Alice sat at her computer waiting for the screen to come to life. Cathy had just called, checking in, concerned. She said that Alice hadn’t returned her emails in a while, that she hadn’t been to the dementia chat room in weeks, and that she’d missed support group again yesterday. It wasn’t until Cathy talked about support group that Alice knew who the concerned Cathy on the phone was. Cathy said that two new people had joined their support group, and that it had been recommended to them by people who’d attended the Dementia Care Conference and had heard Alice’s speech. Alice told her that was wonderful news. She apologized to Cathy for worrying her and told her to let everyone know that she was okay.

But to tell the truth, she was very far from okay. She could still read and comprehend small amounts of text, but the computer keyboard had become an undecipherable jumble of letters. In truth, she’d lost the ability to compose words out of the alphabet letters on the keys. Her ability to use language, that thing that most separates humans from animals, was leaving her, and she was feeling less and less human as it departed. She’d said a tearful good-bye to okay some time ago.

She clicked on her mailbox. Seventy-three new emails. Overwhelmed and powerless to respond, she closed out of her email application without opening anything. She stared at the screen she’d spent much of her professional life in front of. Three folders sat on the desktop arranged in a vertical row: “Hard Drive,” “Alice,” “Butterfly.” She clicked on the “Alice” folder.
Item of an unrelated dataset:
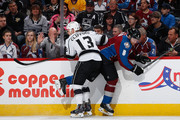 Kyle Clifford #13 of the Los Angeles Kings puts a hit on Jan Hejda #8 of the Colorado Avalanche at Pepsi Center on March 10, 2015 in Denver, Colorado.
Inside were more folders with different titles: “Abstracts,” “Administrative,” “Classes,” “Conferences,” “Figures,” “Grant Proposals,” “Home,” “John,” “Kids,” “Lunch Seminars,” “Molecules to Mind,” “Papers,” “Presentations,” “Students.” Her entire life organized into neat little icons. She couldn’t bear to look inside, afraid she wouldn’t remember or understand her entire life. She clicked on “Butterfly” instead.

Dear Alice,

You wrote this letter to yourself when you were of sound mind. If you are reading this, and you are unable to answer one or more of the following questions, then you are no longer of sound mind:

 
  • 1. What month is it?
  • 2. Where do you live?
  • 3. Where is your office?
  • 4. When is Anna’s birthday?
  • 5. How many children do you have?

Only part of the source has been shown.